--- START ---
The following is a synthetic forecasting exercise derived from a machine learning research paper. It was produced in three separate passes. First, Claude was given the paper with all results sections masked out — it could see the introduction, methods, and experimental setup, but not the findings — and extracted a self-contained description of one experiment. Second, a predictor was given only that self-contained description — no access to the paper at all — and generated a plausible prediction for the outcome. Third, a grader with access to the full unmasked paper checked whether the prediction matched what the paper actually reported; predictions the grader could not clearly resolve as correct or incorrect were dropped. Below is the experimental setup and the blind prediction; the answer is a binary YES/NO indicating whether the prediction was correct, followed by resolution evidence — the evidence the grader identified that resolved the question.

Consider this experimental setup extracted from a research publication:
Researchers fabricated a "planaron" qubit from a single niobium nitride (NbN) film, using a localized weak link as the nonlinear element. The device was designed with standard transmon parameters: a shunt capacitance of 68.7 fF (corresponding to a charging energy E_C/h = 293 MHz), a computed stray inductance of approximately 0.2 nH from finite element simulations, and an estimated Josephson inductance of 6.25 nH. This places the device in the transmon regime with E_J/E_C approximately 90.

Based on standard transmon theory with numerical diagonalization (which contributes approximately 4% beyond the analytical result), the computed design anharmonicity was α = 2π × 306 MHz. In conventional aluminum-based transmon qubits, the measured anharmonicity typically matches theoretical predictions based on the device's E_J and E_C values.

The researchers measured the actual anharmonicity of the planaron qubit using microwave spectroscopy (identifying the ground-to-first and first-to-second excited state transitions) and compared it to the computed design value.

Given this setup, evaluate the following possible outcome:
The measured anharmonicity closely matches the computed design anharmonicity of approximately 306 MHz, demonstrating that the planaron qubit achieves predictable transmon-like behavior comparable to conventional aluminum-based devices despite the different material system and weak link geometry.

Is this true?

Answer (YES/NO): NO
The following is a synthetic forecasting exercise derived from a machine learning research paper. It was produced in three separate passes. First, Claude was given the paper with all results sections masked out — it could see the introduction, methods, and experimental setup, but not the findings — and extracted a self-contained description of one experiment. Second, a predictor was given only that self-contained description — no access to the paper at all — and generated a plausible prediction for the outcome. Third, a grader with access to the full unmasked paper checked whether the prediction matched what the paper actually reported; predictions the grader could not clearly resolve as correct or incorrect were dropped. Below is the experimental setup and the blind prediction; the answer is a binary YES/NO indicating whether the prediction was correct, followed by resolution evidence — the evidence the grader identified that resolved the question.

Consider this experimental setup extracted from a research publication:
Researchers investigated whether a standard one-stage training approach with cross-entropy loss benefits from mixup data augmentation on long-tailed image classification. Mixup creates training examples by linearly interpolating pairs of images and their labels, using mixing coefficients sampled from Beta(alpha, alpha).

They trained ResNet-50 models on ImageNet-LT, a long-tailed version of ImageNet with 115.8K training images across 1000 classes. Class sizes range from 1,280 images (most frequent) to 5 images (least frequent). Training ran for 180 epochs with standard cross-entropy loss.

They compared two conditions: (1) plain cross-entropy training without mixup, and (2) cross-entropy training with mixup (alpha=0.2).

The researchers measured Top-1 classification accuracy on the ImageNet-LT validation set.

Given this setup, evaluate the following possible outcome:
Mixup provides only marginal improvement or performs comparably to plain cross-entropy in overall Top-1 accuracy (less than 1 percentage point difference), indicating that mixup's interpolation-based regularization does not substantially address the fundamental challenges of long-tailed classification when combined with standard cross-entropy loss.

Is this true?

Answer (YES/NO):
--- END ---
--- START ---
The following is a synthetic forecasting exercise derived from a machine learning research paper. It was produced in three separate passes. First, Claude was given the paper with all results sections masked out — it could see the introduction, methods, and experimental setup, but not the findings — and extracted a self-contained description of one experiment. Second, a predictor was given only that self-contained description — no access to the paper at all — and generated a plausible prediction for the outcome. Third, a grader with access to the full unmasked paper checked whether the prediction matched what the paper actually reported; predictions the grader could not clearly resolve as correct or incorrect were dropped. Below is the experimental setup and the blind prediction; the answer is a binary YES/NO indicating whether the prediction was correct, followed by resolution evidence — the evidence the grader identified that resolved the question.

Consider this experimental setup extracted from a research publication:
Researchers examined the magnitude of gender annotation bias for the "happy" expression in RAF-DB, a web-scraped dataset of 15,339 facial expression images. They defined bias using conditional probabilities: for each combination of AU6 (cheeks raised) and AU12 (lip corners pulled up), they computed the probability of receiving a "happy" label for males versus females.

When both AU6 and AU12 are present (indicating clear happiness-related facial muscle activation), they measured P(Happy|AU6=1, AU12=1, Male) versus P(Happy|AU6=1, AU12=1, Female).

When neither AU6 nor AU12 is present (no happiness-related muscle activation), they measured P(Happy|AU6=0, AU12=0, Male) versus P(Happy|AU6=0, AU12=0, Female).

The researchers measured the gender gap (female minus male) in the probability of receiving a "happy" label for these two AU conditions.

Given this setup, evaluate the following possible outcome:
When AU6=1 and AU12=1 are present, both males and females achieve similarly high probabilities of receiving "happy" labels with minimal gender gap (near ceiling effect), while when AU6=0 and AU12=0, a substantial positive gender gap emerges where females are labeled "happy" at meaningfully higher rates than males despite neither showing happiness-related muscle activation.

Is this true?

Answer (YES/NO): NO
--- END ---
→ **Work instructions**:
One number is the full answer: how many lines of the records include the string "gender".

→ **Solved problem**:
3